Snake River Transportation Services
Date: 10/18/2022
State: ID
Partners: American Rivers, Idaho Conservation League, Idaho Rivers United, Lewis-Clark Terminal, Nez Perce Tribe, Pacific Northwest Farmers Cooperative, Trout Unlimited
Airport Origin : Lewiston, ID
Mission
Joined by vice chairman of the Nez Perce Tribe, American Rivers, Idaho Conservation League, Idaho Rivers United, Trout Unlimited, Pacific Northwest Farmers Cooperative, and railway system staff, we flew above the Snake River. Our overflight examined how breaching of the four lower Snake River dams will affect barge transportation and how the rail system can be bolstered to support increased use.
The growing momentum to remove the lower four Snake River dams will restore 140 miles of river and over 14,000 acres of riparian habitat and bottomlands. It will cut dam-caused salmon mortality by at least 50% and restore productive access for wild salmon and steelhead to over 5,500 miles of contiguous, pristine, protected upriver habitat in northeast Oregon, central Idaho and southeast Washington. Our flight took us over sections of this hydropower system - dams that were constructed on the homelands of 19 tribes, who have relied on salmon since time immemorial. Restoring a freely-flowing lower Snake River will deliver tremendous economic, ecological, and cultural benefits to the tribal and non-tribal people of the Northwest and the nation.
The economics of these four dams have long been in question; additionally, Federal agencies have spent more than $17 billion of public money on fish restoration, but have yet to recover a single salmon or steelhead population. The dams produce about 925 megawatts of electricity each year - a service that can be easily, and cost-effectively replaced with reliable, effective alternatives like wind and solar.

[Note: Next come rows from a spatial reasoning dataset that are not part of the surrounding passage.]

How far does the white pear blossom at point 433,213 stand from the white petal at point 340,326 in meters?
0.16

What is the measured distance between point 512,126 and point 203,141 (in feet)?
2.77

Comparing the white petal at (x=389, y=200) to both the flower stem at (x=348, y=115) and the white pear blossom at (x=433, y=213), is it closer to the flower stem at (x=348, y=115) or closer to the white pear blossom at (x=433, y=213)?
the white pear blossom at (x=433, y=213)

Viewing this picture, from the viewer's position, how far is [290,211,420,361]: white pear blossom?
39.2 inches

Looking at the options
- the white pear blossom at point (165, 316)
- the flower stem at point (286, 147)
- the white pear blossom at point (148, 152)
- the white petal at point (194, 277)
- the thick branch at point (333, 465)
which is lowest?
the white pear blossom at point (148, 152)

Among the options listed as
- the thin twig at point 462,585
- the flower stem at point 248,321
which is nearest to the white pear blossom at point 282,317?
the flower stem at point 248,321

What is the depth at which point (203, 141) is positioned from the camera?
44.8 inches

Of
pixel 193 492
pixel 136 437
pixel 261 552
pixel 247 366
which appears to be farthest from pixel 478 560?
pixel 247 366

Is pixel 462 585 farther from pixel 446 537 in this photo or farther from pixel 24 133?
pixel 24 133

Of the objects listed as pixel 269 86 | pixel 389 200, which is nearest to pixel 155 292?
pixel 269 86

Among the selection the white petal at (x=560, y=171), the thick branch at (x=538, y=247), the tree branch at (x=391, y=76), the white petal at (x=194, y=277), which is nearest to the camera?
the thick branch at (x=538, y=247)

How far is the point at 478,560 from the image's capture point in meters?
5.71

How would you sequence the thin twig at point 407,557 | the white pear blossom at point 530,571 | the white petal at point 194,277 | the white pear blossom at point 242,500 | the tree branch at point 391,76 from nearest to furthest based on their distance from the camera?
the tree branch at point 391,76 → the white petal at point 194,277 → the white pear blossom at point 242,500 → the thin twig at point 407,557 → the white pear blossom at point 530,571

We flew above the region's vast agricultural industry and existing rail system. Our overflight examined the transportation infrastructure, like the rail-lines, that will likely replace barging in the future. Currently, the four dams and their locks support around 60% of wheat exports out of the Pacific Northwest region. We flew over the most inland port in the US, the Port of Lewiston, that allows Idaho farmers to affordably export their wheat through the barge system.
The EcoFlight team is so grateful for our partners' work to analyze the transportation transition necessary to restore a resilient lower Snake River; protect endangered wild salmon and steelhead facing extinction; save American taxpayer and Northwest energy consumer dollars; benefit struggling wildlife populations including endangered Southern Resident Orcas; and do right by Native American Tribes in the Columbia Basin.